Engraved in London from a drawing by Croome

MARIA J. McINTOSH


One of the earliest clans in the Highlands of Scotland that won fame by Southron foray, was formed from the united families of Moy, Borlam, and McIntosh, and bore the general title of "Clan Chatan." This family sided with the House of Stuart in its last bold struggle for power, and fought under its chief, Brigadier-General McIntosh. With the defeat of the Royal family came the fall of their faithful adherents and the confiscation of their property, and with one hundred and thirty Highlanders William McIntosh accompanied Oglethorpe's party, and settled on the Altamaha, in the district now called Georgia.

The refugees carried with them their love for the fatherland, even to the names of its hills.
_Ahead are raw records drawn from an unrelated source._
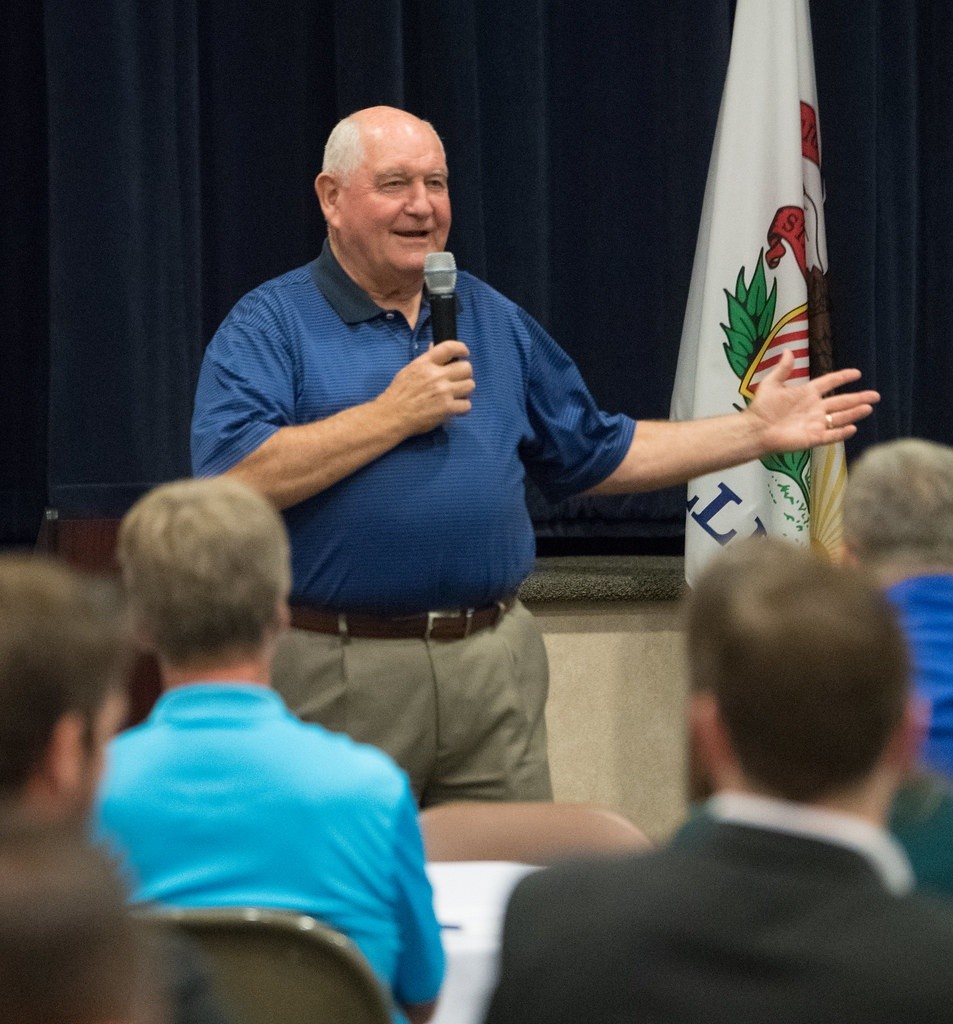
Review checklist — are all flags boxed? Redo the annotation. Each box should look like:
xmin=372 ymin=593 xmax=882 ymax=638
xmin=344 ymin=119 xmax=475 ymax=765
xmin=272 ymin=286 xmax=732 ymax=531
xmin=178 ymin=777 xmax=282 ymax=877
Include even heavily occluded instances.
xmin=668 ymin=1 xmax=829 ymax=588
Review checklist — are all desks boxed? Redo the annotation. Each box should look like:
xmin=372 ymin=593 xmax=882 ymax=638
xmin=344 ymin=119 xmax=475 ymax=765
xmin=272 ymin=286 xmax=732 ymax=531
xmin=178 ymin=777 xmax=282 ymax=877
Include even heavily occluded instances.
xmin=51 ymin=511 xmax=694 ymax=606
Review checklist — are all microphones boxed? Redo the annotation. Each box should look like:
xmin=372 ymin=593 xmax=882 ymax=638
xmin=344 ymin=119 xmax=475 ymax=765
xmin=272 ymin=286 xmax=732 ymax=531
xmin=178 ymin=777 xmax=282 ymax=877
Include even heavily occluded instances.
xmin=422 ymin=252 xmax=468 ymax=416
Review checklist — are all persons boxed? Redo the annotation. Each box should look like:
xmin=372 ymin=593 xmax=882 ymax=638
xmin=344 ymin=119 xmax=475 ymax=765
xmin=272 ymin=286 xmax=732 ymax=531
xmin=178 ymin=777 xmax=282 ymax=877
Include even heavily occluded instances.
xmin=189 ymin=103 xmax=882 ymax=811
xmin=92 ymin=472 xmax=448 ymax=1022
xmin=3 ymin=826 xmax=158 ymax=1020
xmin=840 ymin=437 xmax=952 ymax=781
xmin=3 ymin=554 xmax=134 ymax=834
xmin=479 ymin=532 xmax=952 ymax=1020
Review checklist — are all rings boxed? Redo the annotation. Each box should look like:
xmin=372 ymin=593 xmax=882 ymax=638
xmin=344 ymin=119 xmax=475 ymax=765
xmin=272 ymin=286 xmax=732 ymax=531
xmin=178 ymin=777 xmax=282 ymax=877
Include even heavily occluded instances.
xmin=825 ymin=415 xmax=833 ymax=429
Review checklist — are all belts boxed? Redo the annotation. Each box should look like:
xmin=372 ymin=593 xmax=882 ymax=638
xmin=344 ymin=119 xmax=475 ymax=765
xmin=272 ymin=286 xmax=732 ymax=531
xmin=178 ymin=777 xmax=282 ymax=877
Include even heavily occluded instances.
xmin=287 ymin=591 xmax=527 ymax=642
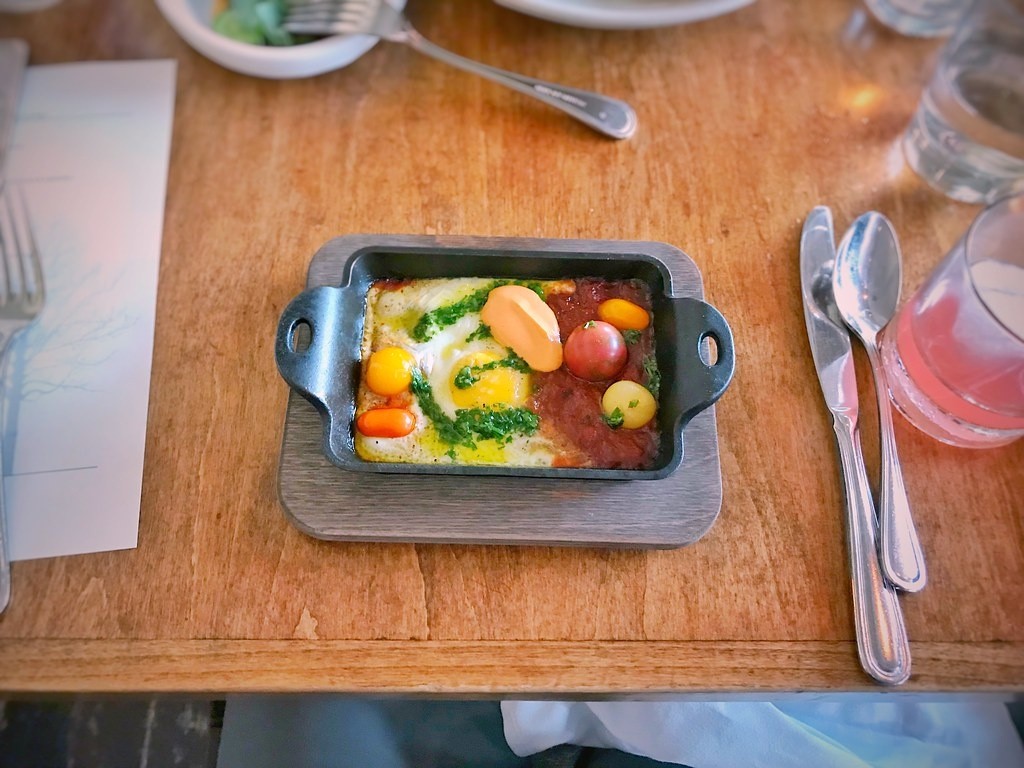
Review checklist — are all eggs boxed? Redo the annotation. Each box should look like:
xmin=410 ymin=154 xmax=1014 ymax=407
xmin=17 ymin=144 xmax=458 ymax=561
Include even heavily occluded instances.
xmin=356 ymin=277 xmax=564 ymax=467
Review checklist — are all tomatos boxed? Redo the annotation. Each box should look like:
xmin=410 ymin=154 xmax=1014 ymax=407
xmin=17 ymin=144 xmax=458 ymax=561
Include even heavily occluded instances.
xmin=356 ymin=299 xmax=655 ymax=438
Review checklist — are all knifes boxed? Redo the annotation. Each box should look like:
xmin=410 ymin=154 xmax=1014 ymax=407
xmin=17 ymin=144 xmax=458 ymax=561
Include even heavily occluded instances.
xmin=799 ymin=206 xmax=913 ymax=686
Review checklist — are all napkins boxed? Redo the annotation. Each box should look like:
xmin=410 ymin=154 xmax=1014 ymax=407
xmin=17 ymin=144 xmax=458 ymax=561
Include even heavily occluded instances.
xmin=0 ymin=59 xmax=175 ymax=563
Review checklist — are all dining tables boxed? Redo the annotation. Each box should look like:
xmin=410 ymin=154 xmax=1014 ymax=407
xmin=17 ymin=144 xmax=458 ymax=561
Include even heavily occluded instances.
xmin=0 ymin=0 xmax=1024 ymax=697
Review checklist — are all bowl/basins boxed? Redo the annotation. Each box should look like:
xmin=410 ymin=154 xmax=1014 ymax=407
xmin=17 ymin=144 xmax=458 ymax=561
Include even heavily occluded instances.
xmin=155 ymin=0 xmax=405 ymax=79
xmin=496 ymin=0 xmax=756 ymax=28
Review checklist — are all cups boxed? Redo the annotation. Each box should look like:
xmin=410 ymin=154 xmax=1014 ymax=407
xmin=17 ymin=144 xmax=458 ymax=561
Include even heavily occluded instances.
xmin=900 ymin=0 xmax=1024 ymax=202
xmin=863 ymin=0 xmax=966 ymax=37
xmin=882 ymin=191 xmax=1024 ymax=450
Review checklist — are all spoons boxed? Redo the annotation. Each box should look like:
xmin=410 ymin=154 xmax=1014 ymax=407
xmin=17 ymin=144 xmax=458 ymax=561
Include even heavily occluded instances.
xmin=832 ymin=209 xmax=927 ymax=594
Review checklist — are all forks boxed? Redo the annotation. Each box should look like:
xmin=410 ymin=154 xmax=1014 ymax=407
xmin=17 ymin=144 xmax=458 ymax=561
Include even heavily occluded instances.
xmin=283 ymin=0 xmax=635 ymax=139
xmin=0 ymin=181 xmax=46 ymax=616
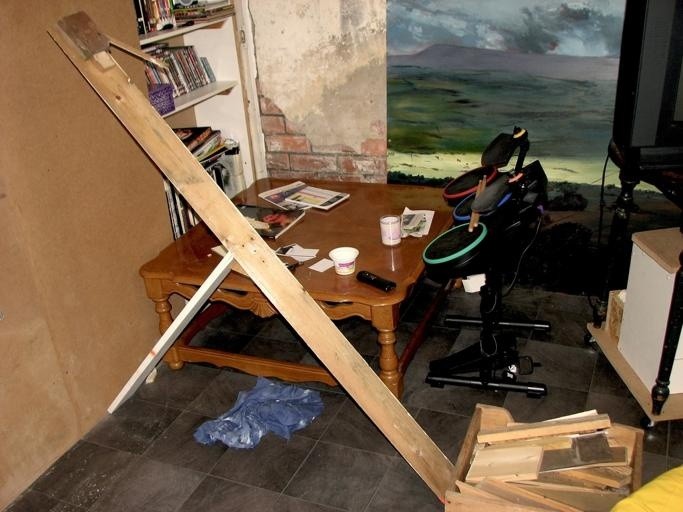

They styled their frontier settlement New Inverness (since changed to Darien), and the county received, and still bears, the family title of McIntosh.

Colonel William McIntosh, the son of the first settler of the new colony, fought as an officer in the French and Indian wars, and died leaving a son, Major Lachlan McIntosh, who was the father of Miss Maria J. McIntosh, the subject of the present sketch.

By profession Major McIntosh was a lawyer, but with the readiness that warlike times engender, at the first summons of danger he stepped from the legal arena to the higher joust of arms, and fought, with the enthusiastic bravery of a Georgian, through all our revolutionary war.

After the establishment of peace, he married a lady of the name of Maxwell, and settled in the practice of his original profession at Sunbury, Liberty county, in Georgia, where our author was born, and where she has spent the greater portion of her life. This place is a small village, beautifully situated at the head of a bay or long arm of the sea. The house of Major McIntosh, a stately old mansion, stood in the centre of the village, commanding a full view of the water, and was, for years, a general gathering place for the gentry of the State. The remembrance of the generous hospitality, the faithful adherents, the graceful society, and the luxuriant beauty of nature, that displayed itself in and around the family mansion, is still vivid in the mind of our author, and shows itself in the fervour and enthusiasm of her language whenever she writes of the land of her childhood.

But the day-dreams of youth were doomed to a sad awakening. Miss McIntosh, in 1835, after the death of both her parents, left her native place, to reside in New York, with her brother, James M. McIntosh, of the U. S. Navy. With the change of residence came a change in the investment of her property. The whole of her ample fortune was vested in New York securities just previous to the commercial crisis of 1837, and the lady awoke from her life-dream of prosperity, in a strange city, totally bankrupt.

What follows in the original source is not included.